Selected excerpt -
=== Begin Enclosure ===
DataSet Editor Window: Layout

From Eigenvector Research Documentation Wiki
Revision as of 09:08, 29 July 2010 by imported>Jeremy
Jump to navigation Jump to search

Table of Contents | Previous | Next

DataSet Editor Window

The DataSet Editor window is the standard interface that you use for creating and managing a DataSet in Solo. Multiple options are available for opening the DataSet Editor window. You can:

  • Right-click on an item in the Workspace Browser window and on the context menu that opens, click Edit.
  • Drag an item in the Workspace Browser window onto the DataSet Editor icon.
  • Double-click the DataSet Editor icon in the Workspace Browser window, and on the window's main menu, click File > Load or File > Import From.
  • Right-click on a data component in an analysis window (for example, the X calibration control in the PCA analysis window), and on the context menu that opens, click Edit.
  • With data loaded in an analysis window, (for example, the X calibration control in the PCA analysis window or the X and Y calibration control in the PLS analysis window), on the Solo main menu, click Edit > Calibration > X-Block Data or Edit > Calibration > Y-Block Data.

DataSet Editor window layout

DataSet Editor window

DataSetEditorWindow Layout.10.1.1.jpg

The DataSet Editor window has three major components-the title bar, the main menu, and the tabs.

  • Title bar - The phrase "DataSet Editor" appears in the title bar at the top of the DataSet Editor window, as well as the standard Window Minimize, Maximize, and Close buttons. The name of the DataSet that is currently loaded in the DataSet Editor window also appears in the title bar. For example, in the figure above, the DataSet named "conc" is currently loaded in the window.
Note: If you launch the DataSet Editor window any other way than from an analysis window, and then modify the DataSet in any way, an asterisk (*) is displayed next to the DataSet name in the title bar. The asterisk indicates that modifications to the data are pending. Before you can close the DataSet Editor window, you must answer a prompt about saving the modified data. If you launch the DataSet Editor window from an analysis window, any modifications that you make to the data are immediate (no asterisk is displayed next to the DataSet name in the title bar) and you can close the window without having to answer a prompt about saving the data.
  • Main menu - The DataSet Editor main menu is set up in a standard Windows menu format with menu commands grouped into menus (File, Edit, View, and FigBrowser) across the menu bar. The Load and Import options on the File menu are identical to the options on the File menu on the Workspace Browser window and the Analysis window. You use these options to load or import data from the Workspace Browser or from a file. You use the File > Save Data option to save a DataSet to the Workspace Browser or to a file. You use the File > Export to export a DataSet to a .csv or .xml file.
  • Tabs-The DataSet Editor window has four tabs-Info, Data, Row Labels, and Column Labels-each of which provides access to different content in the DataSet.

Info tab

When the DataSet Editor window opens, the Info tab is the active tab. (See the figure above.) The Info tab provides a high-level overview of the DataSet, including the DataSet name, the DataSet author, the data type and size in the DataSet for both included and excluded data, the DataSet creation date and time, the DataSet modification date and time, and a description of the DataSet.

The Info tab is interactive:

  • To edit the DataSet name, author, or description, click the Edit button Edit button.png next to the appropriate field.
  • To plot the included data in the DataSet, click the Plot button Plot button.png.
  • To view the history of the DataSet, click the History button Edit button.png.
=== End Enclosure ===
Assignment 1 -
Do the following statements agree with the DataSet Editor page? Answer yes or no for each, and quote the words from the page that decide it.
(a) The DataSet Editor window has four tabs.
(b) After you modify data in a DataSet Editor window opened from an analysis window, an asterisk appears next to the DataSet name.
(c) File > Export can save a DataSet as a .txt file.
Assignment 2 - Carry the DataSet Editor page forward, starting after its final sentence.

Input data -
=== Begin Enclosure ===
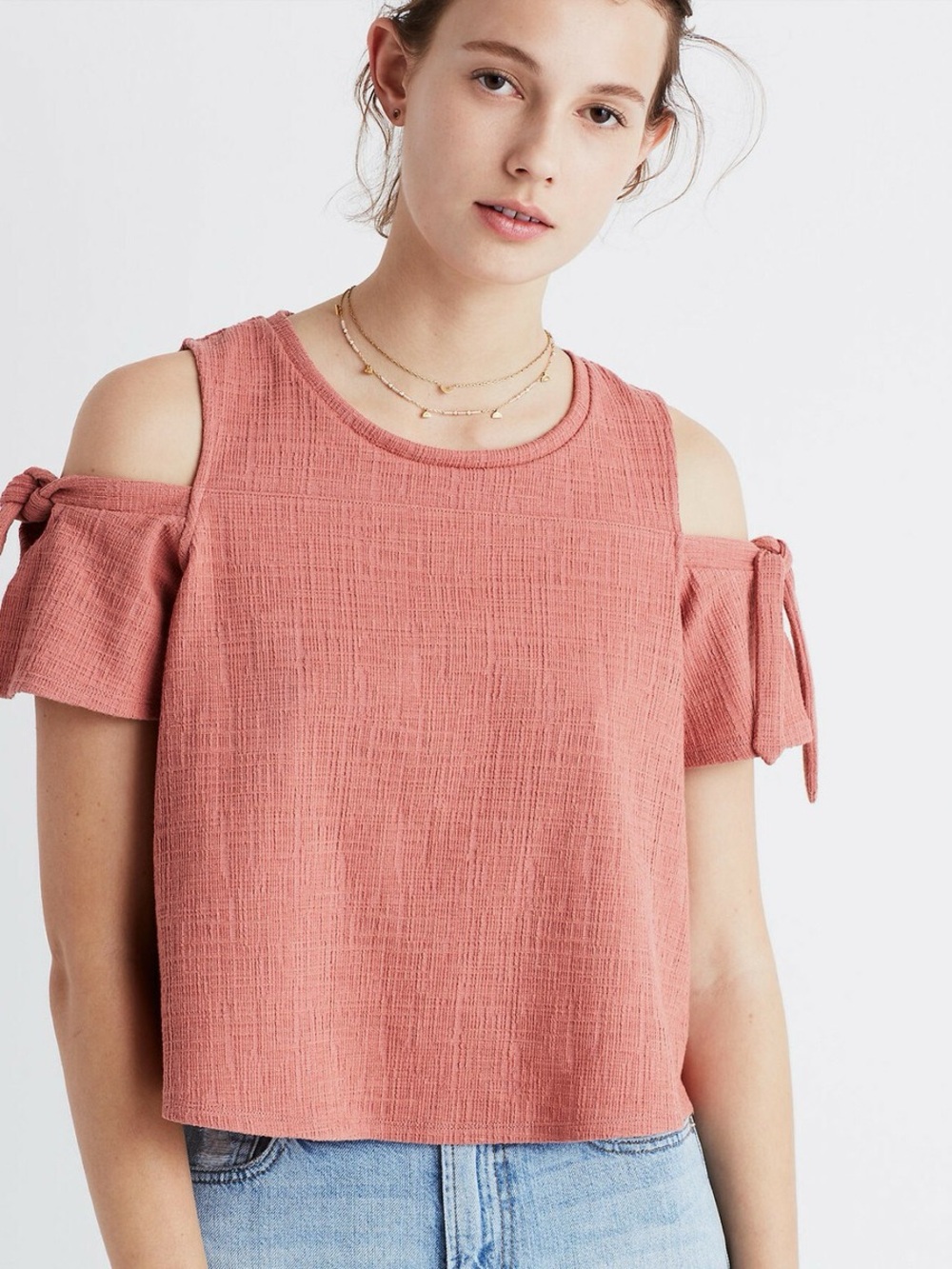 Madewell Dusty Rose Cold Shoulder Tie-Sleeve Textured Top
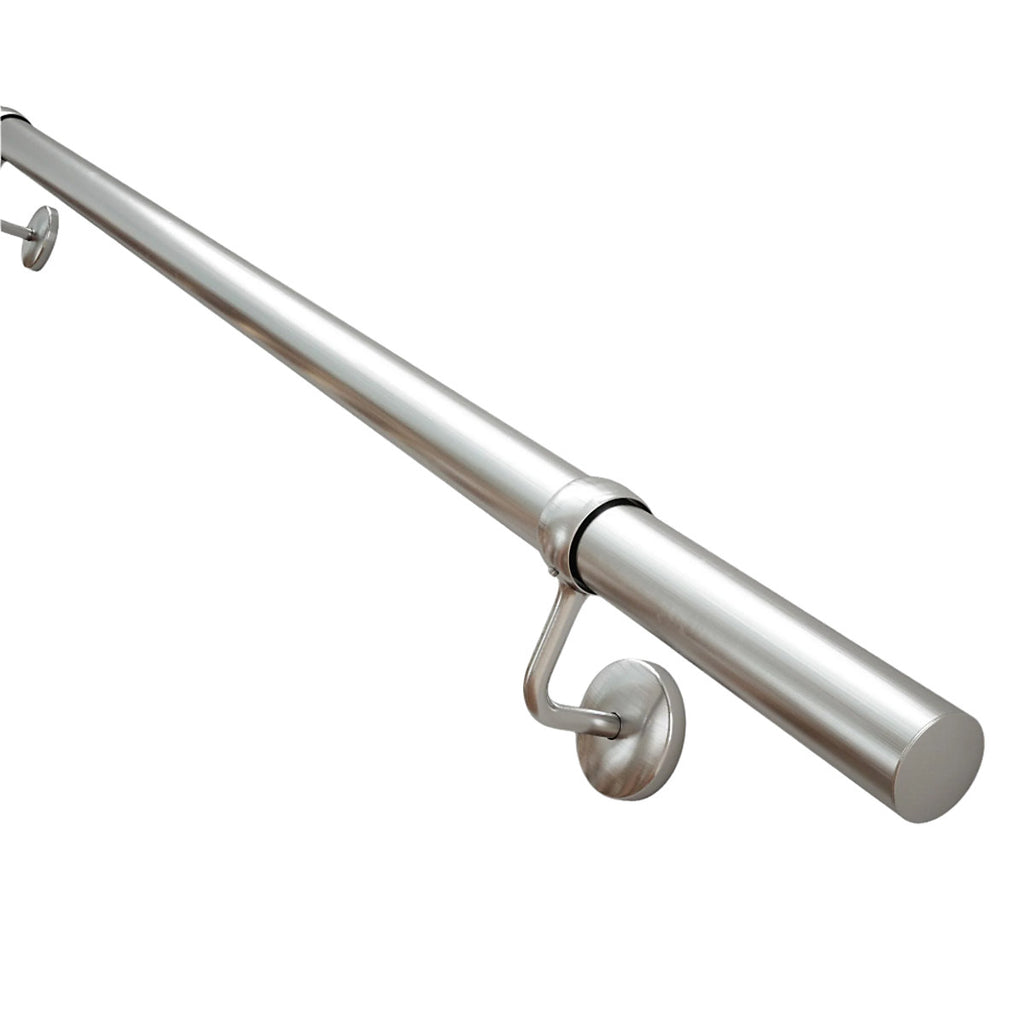 Rothley Brushed Silver Steel Brushed nickel effect Rounded Handrail kit, (L)1.2m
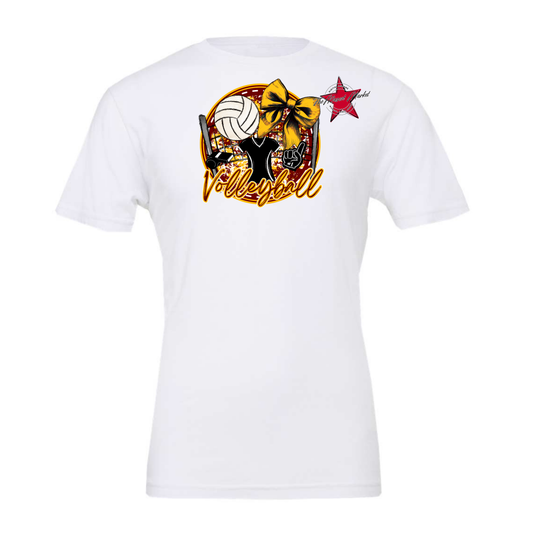 Circle Volleyball Design-Maroon-Yellow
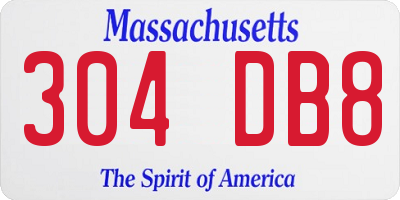 MA license plate 304DB8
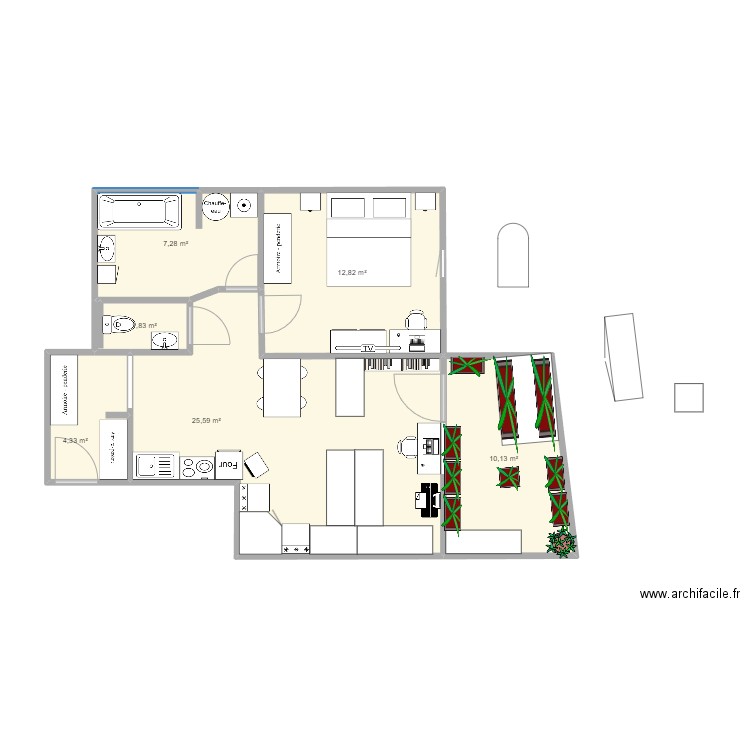 appartement futur 02 meublé. Plan de 0 pièce et 0 m2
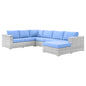 Convene 5-Piece Outdoor Patio Sectional Set, Rattan, Wicker, Light Grey Gray Light Blue, 21142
=== End Enclosure ===
Exercise response 1 -
(a) Yes: "The DataSet Editor window has four tabs-Info, Data, Row Labels, and Column Labels"
(b) No: "If you launch the DataSet Editor window from an analysis window, any modifications that you make to the data are immediate (no asterisk is displayed next to the DataSet name in the title bar)"
(c) No: "You use the File > Export to export a DataSet to a .csv or .xml file."

Exercise response 2 -
Data tab

The Data tab displays the data in the DataSet in a spreadsheet format.

DataSet Editor window, Data tab

DE window Datatab contextmenu.png

The tab is interactive. You can:

  • Edit the data directly on this tab.
  • Copy and paste rows and/or columns to and from other programs.
  • Include and exclude rows and/or columns of data.
  • Designate rows and/or columns as axis scales, classes, or the Include field. The results are reflected on either the Row Labels tab or the Column Labels tab.

All actions are available either from the Edit menu, or by right-clicking on a row or on a column header (as shown in the figure above) to open a context menu.

Row Labels tab/Column Labels tab

In a typical two-way DataSet, data mode 1 (the rows) represents the data samples and data mode 2 (the columns) represents the variables. The Row Labels tab and the Columns Labels tab-also known as the Mode Labels-provide access to the auxiliary "context" data for the Dataset, such as the labels for each sample, the axis scale, the data classes, and the Include status for data. (Multi-way data has additional Label tabs for each mode of the data.)

DataSet Editor window, Row Labels tab

DE window RowLabelstab Contextmenu.png

You use the information in these fields for:

  • Managing the data. (For example, the Include field indicates whether a given row or column is to be included in an analysis.)
  • Plotting the data (For example, some correction algorithms plot against the axis scale of the columns.)
  • Analyzing the data. (For example, classification algorithms use the information in the Class field to identify class assignments.)

A variety of options are available for specifying and working with the information for these fields. You can:

  • Manually enter the information in each field.
  • Assign a name to a field set to assist in identifying content.
  • Create sets for loading multiple versions of a field into a single DataSet.
  • Load the fields from files or variables in the base workspace (as long as the information that is being loaded is of the correct size.)

Note: When you load field information from one DataSet object (the source DataSet) into another DataSet (the target DataSet), the information is always loaded from the corresponding field and mode (row/column) of the source DataSet. To load information from a different mode, you must first Extract or Copy the contents from the source DataSet object, and then Load or Paste the content into the target DataSet object. You can always load or paste information from a non-DataSet object, even when the information is from an external program such as Microsoft Excel.

  • Copy and paste information to and from the Label field, the Axis Scale field, the Classes field, and the Include field.
  • Edit multiple fields in a single step.

All actions are available either from the Edit menu, or by right-clicking on a row or on a column header (as shown in the figure above) to open a context menu.

Edit menu

The DataSet Editor Edit menu has many powerful data manipulation options. Some of the more commonly used options include the following:

  • Transpose-Switches the rows and columns for a 2-way DataSet object.
  • Exclude Data-Mark rows or columns as "Excluded." (Also known as a "Soft Delete.")
  • Hard Delete Excluded-Permanently removes excluded data from a DataSet object.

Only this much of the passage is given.